These records are to be written out exactly as they read, minus the pictures.

Dataset content –
+++

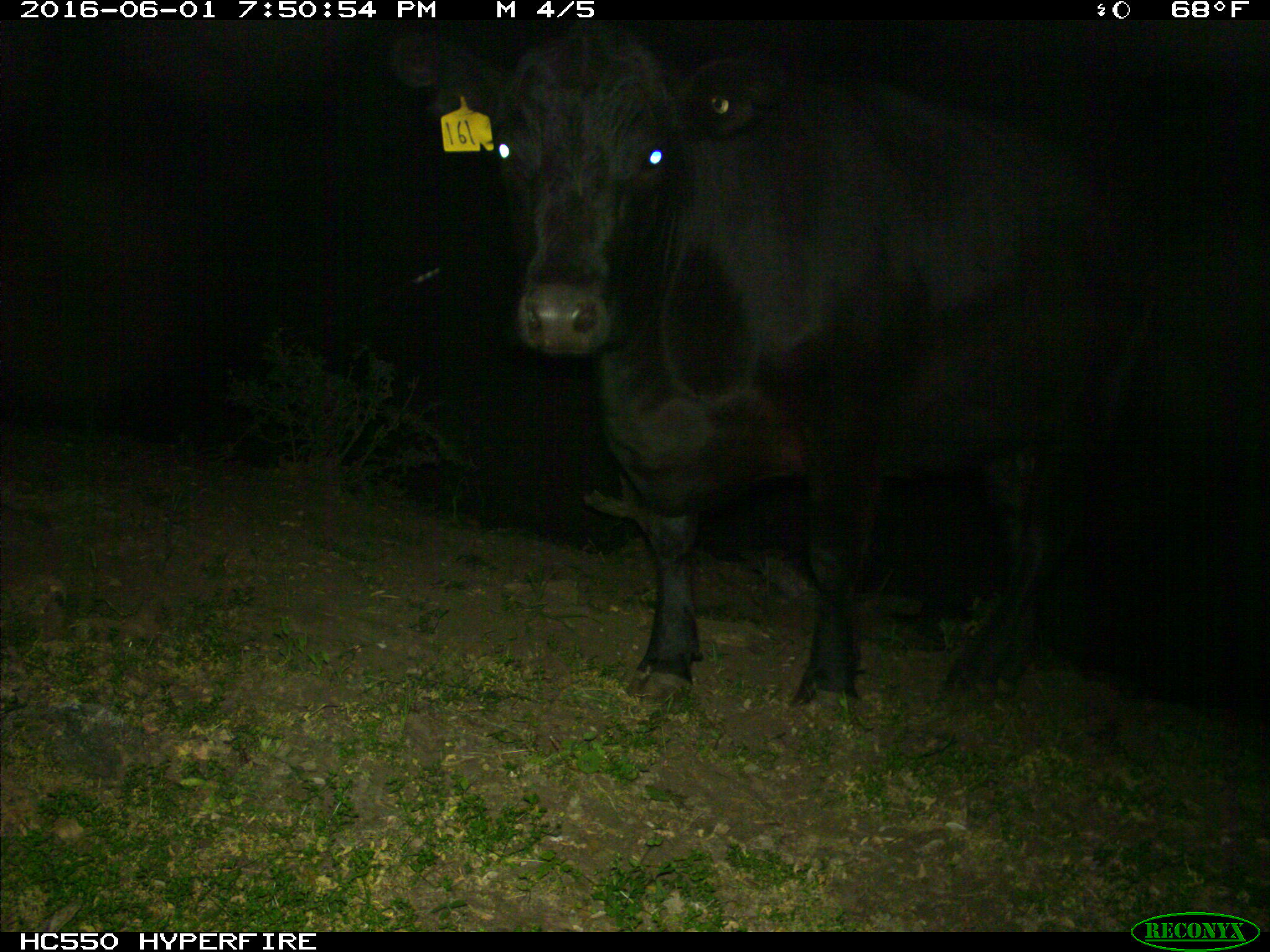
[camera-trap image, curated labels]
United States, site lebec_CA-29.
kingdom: Animalia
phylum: Chordata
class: Mammalia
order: Artiodactyla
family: Bovidae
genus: Bos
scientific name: Bos taurus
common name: domestic cow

+++

Result below –
[camera-trap image, curated labels]
United States, site lebec_CA-29.
kingdom: Animalia
phylum: Chordata
class: Mammalia
order: Artiodactyla
family: Bovidae
genus: Bos
scientific name: Bos taurus
common name: domestic cow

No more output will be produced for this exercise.